Decisive for this deformation is that the liquid crystal must always contain some so called “defects”, discontinuities where the parallel order of the tubes cannot be sustained. Mathematicians explain these kinds of phenomena by way of the Poincaré-Hopf theorem, figuratively also referred to as the “hairy ball problem.” Just as one can't comb a hairy ball flat without creating a cowlick, there will always be some microtubules that cannot lay flat against the membrane surface in a regular pattern. At certain locations the tubules will be oriented somewhat orthogonally to each other – in a very specific geometry.

Since the microtubules are in constant motion alongside each other due to the activity of the kinesin molecules, the defects  also migrate. Amazingly, they do this in a very uniform and periodic manner, oscillating between two fixed orientations.

As long as the vesicle has a spherical shape, the defect movement has no significant influence on the external shape of the membrane. However, as soon as some excess membrane is provided (which can be done by osmosis) the vesicle starts to change in shape due to the movement within the membrane. As even more water is pulled out by osmosis, slack in the membrane forms into spiked extensions resembling those used by single cells for locomotion.

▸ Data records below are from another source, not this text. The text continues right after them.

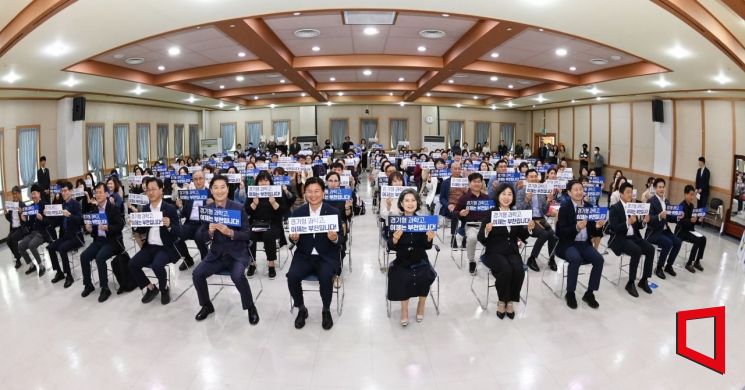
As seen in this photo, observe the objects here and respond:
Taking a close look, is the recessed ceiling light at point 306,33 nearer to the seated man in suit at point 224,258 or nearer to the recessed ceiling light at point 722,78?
the seated man in suit at point 224,258

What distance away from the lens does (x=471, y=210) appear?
5.11 metres

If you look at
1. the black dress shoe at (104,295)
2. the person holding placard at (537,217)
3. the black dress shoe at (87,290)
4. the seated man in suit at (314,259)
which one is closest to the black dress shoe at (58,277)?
the black dress shoe at (87,290)

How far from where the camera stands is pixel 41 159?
8773 millimetres

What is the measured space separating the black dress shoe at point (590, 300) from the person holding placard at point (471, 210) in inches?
51.2

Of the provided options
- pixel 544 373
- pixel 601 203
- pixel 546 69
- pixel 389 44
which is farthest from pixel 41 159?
pixel 601 203

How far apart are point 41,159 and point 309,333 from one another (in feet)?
26.7

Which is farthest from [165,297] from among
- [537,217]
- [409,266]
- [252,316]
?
[537,217]

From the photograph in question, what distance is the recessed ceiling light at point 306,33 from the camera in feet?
20.4

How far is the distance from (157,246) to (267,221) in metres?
1.28

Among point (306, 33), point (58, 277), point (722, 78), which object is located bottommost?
point (58, 277)

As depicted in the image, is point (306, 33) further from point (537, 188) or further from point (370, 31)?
point (537, 188)

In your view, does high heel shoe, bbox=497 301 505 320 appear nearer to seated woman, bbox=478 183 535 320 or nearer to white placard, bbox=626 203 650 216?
seated woman, bbox=478 183 535 320

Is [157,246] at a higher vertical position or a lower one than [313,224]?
lower

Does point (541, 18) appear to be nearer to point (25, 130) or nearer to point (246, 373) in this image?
point (246, 373)
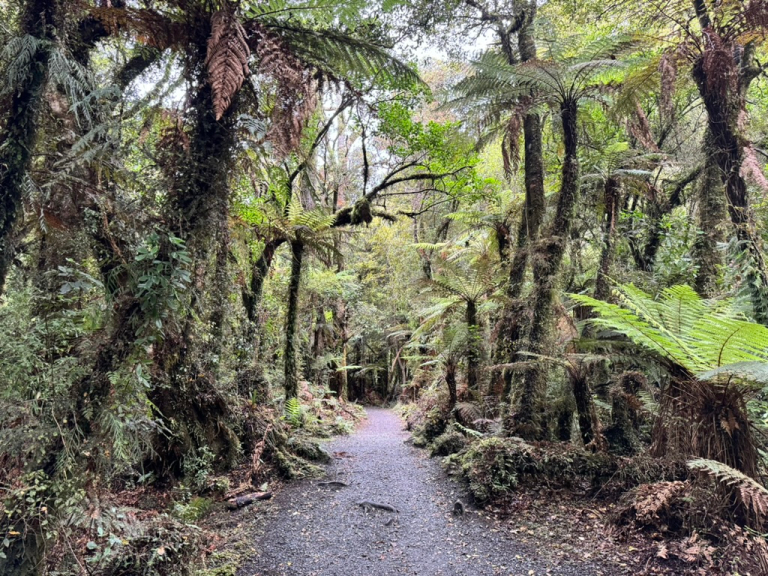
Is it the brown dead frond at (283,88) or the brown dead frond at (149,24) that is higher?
the brown dead frond at (149,24)

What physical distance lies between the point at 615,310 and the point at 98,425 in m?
3.21

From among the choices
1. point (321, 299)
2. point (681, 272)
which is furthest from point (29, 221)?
point (321, 299)

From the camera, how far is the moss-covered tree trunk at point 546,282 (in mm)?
4348

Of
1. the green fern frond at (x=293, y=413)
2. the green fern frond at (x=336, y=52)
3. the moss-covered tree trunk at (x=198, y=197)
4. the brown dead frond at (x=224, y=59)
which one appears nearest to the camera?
the brown dead frond at (x=224, y=59)

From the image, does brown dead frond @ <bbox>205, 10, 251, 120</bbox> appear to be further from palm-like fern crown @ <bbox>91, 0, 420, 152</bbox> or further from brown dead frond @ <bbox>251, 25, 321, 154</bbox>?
brown dead frond @ <bbox>251, 25, 321, 154</bbox>

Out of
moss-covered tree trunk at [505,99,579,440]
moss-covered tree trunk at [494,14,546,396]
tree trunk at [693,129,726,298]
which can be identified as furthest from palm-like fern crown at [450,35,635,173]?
tree trunk at [693,129,726,298]

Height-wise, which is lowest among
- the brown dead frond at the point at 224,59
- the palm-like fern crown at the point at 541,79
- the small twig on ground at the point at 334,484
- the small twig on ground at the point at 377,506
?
the small twig on ground at the point at 334,484

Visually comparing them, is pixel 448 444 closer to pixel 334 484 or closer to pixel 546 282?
pixel 334 484

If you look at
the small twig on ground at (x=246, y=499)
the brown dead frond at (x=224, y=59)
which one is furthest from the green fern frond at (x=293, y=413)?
the brown dead frond at (x=224, y=59)

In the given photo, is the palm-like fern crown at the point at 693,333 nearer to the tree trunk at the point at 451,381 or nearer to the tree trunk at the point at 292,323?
the tree trunk at the point at 451,381

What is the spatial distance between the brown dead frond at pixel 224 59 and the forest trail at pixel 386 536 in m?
2.92

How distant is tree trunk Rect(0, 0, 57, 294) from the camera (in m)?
1.72

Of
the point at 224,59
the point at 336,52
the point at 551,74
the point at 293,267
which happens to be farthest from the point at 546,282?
the point at 293,267

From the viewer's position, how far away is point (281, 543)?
3008mm
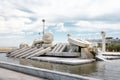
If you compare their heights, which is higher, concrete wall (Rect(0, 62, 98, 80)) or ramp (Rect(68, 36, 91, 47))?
→ ramp (Rect(68, 36, 91, 47))

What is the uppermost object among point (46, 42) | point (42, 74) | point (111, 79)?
point (46, 42)

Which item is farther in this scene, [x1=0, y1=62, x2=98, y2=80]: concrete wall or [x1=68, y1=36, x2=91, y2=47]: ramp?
[x1=68, y1=36, x2=91, y2=47]: ramp

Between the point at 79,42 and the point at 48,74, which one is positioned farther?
the point at 79,42

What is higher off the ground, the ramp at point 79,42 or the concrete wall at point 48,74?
the ramp at point 79,42

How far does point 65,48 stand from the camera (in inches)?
1321

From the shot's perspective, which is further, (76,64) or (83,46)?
(83,46)

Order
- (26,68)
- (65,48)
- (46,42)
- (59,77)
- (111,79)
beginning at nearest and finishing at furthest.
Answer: (59,77)
(26,68)
(111,79)
(65,48)
(46,42)

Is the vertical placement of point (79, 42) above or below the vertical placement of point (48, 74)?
above

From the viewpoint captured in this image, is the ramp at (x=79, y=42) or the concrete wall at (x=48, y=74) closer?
the concrete wall at (x=48, y=74)

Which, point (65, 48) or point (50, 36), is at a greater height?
point (50, 36)

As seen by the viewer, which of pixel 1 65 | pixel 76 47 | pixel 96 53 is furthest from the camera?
pixel 76 47

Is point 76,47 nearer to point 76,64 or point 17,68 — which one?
point 76,64

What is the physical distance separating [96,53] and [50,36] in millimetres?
14478

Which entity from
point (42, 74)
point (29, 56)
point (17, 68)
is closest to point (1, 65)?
point (17, 68)
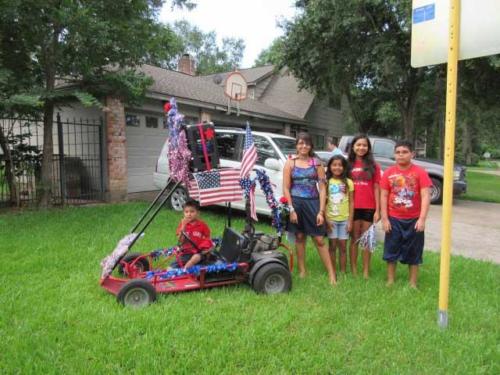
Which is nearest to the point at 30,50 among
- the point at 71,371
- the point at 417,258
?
the point at 71,371

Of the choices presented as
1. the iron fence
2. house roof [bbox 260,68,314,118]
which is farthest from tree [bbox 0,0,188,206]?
house roof [bbox 260,68,314,118]

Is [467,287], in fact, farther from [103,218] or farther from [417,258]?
[103,218]

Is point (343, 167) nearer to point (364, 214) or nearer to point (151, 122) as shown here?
point (364, 214)

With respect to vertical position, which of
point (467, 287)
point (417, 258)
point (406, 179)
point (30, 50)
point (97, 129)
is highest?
point (30, 50)

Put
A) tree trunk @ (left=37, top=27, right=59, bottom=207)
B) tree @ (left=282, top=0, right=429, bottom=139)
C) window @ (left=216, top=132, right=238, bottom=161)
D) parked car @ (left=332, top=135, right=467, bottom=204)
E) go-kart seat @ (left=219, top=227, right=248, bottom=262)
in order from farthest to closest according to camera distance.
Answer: tree @ (left=282, top=0, right=429, bottom=139), parked car @ (left=332, top=135, right=467, bottom=204), tree trunk @ (left=37, top=27, right=59, bottom=207), window @ (left=216, top=132, right=238, bottom=161), go-kart seat @ (left=219, top=227, right=248, bottom=262)

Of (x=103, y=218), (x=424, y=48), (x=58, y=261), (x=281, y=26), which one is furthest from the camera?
(x=281, y=26)

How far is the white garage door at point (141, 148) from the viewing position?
1144 cm

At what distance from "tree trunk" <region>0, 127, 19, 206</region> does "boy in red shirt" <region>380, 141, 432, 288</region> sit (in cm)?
823

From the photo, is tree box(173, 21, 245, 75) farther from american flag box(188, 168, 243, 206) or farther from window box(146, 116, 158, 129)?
american flag box(188, 168, 243, 206)

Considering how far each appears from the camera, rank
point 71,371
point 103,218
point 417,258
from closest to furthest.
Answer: point 71,371 < point 417,258 < point 103,218

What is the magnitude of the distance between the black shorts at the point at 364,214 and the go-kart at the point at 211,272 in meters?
1.07

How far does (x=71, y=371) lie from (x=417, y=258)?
3458 mm

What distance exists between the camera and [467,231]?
8.05 meters

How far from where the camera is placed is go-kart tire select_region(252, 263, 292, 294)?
4.09m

The morphology of the vesicles is also affected by their size. While big vesicles with a radius above 18 µm always exhibit four defects, smaller ones also show only two defects. This results either in a temporary ring arrangement of the microtubules (Fig.2) or in a structure with two poles that resembles the spindle of a dividing cell (Fig.3).

Fig.2: Ring arrangement of the microtubules in a vesicle. Actively driven, the ring elongates and bends in its spherical confinement.
Fig.3: Spidle-like conformation. Two poles emerge, where the microtubules form asters. The system shows characteristic repetitive phases of elongation and collapse.